### Required work
Only the lines containing "site" belong in the answer; find them in the material below.

Available records: Begin

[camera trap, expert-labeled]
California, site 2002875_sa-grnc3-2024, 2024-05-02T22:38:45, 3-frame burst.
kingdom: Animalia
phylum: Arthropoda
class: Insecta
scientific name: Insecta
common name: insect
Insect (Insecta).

Available records: End
Available records: Begin

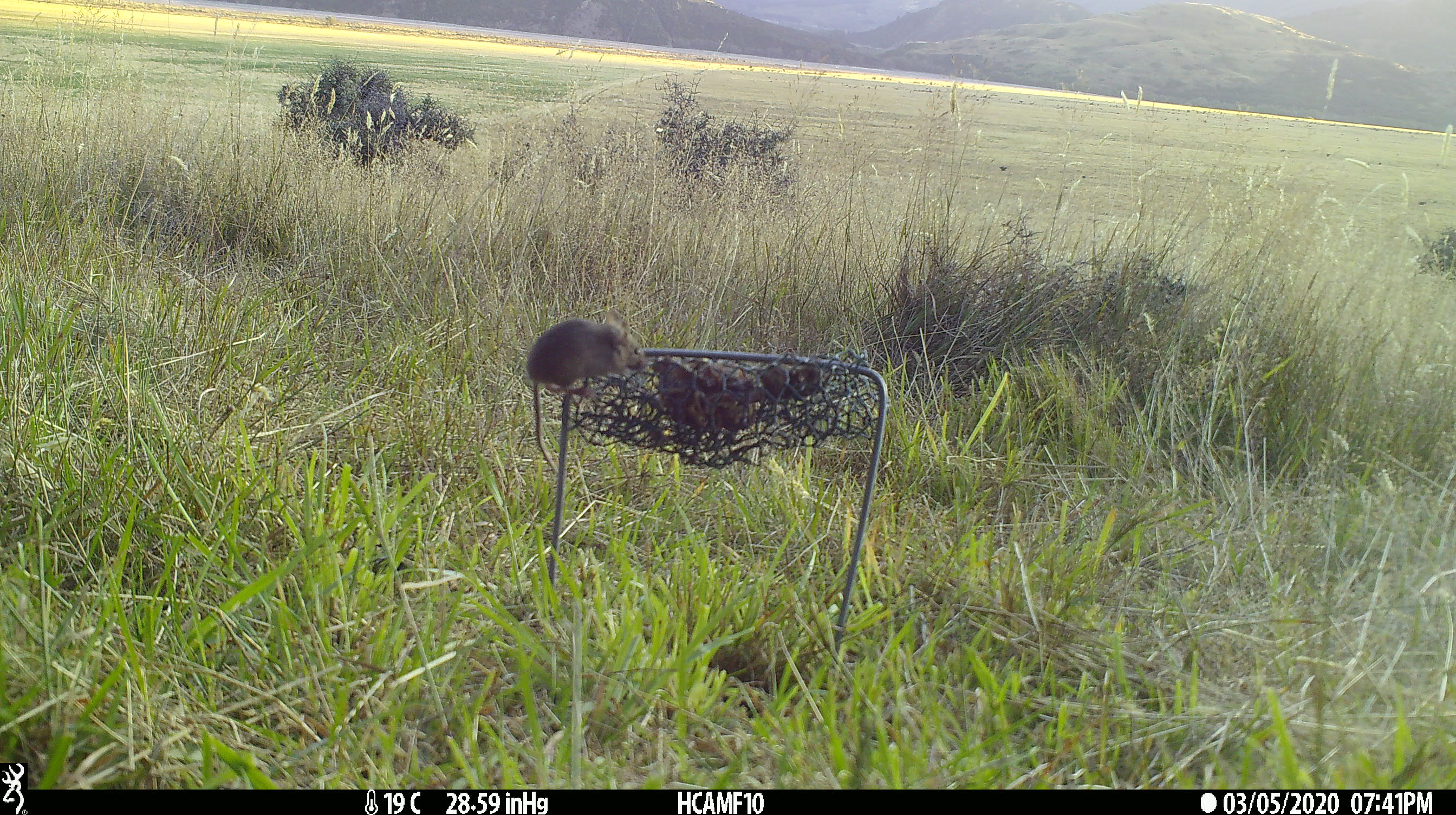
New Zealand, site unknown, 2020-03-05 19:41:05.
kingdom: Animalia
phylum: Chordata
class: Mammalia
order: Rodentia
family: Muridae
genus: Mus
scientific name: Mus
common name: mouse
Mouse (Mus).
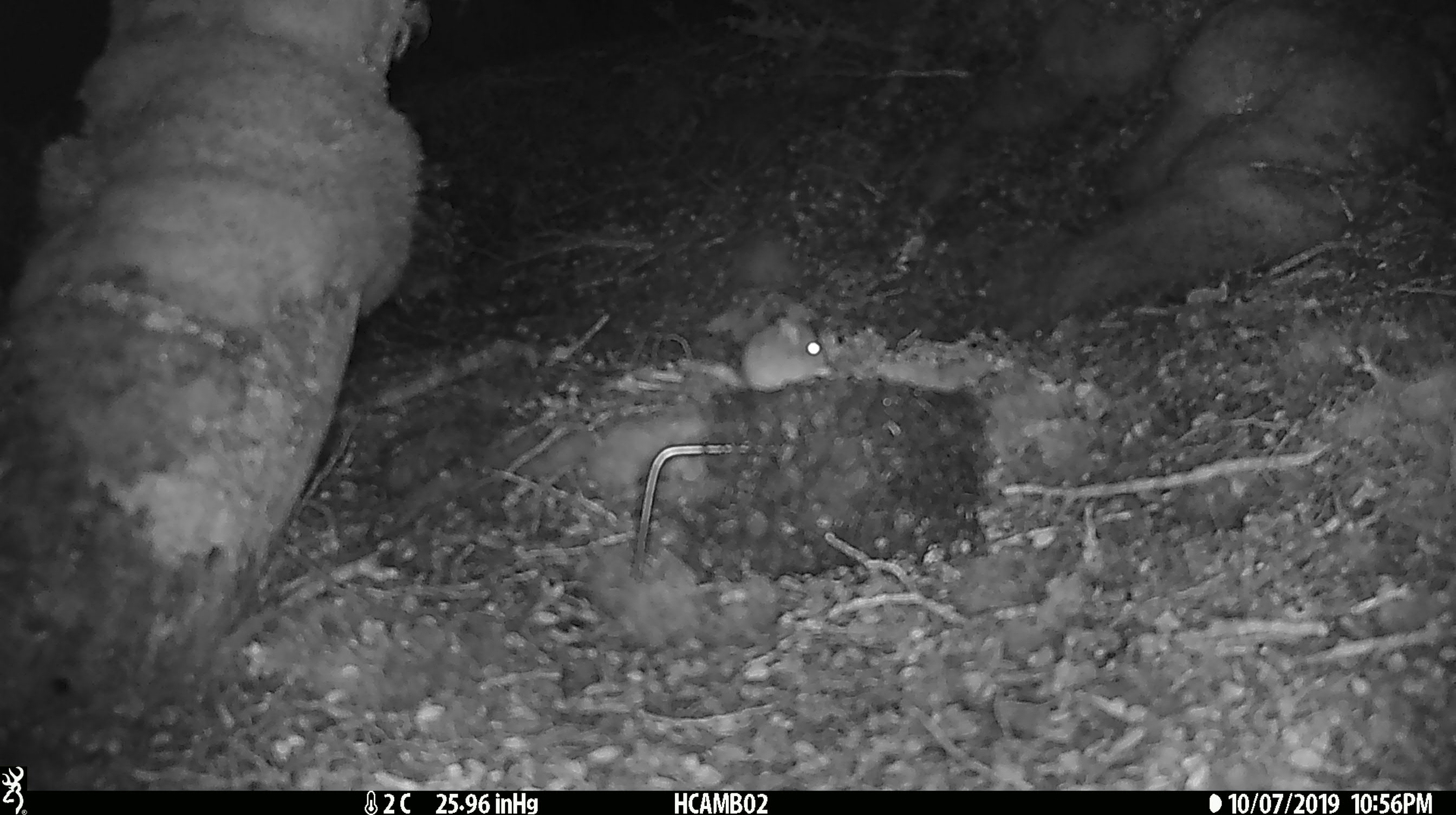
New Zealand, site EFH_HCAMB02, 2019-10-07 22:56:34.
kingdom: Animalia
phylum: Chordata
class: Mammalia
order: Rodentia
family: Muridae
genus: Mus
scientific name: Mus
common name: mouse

Available records: End

### Written answer
California, site 2002875_sa-grnc3-2024, 2024-05-02T22:38:45, 3-frame burst.
New Zealand, site unknown, 2020-03-05 19:41:05.
New Zealand, site EFH_HCAMB02, 2019-10-07 22:56:34.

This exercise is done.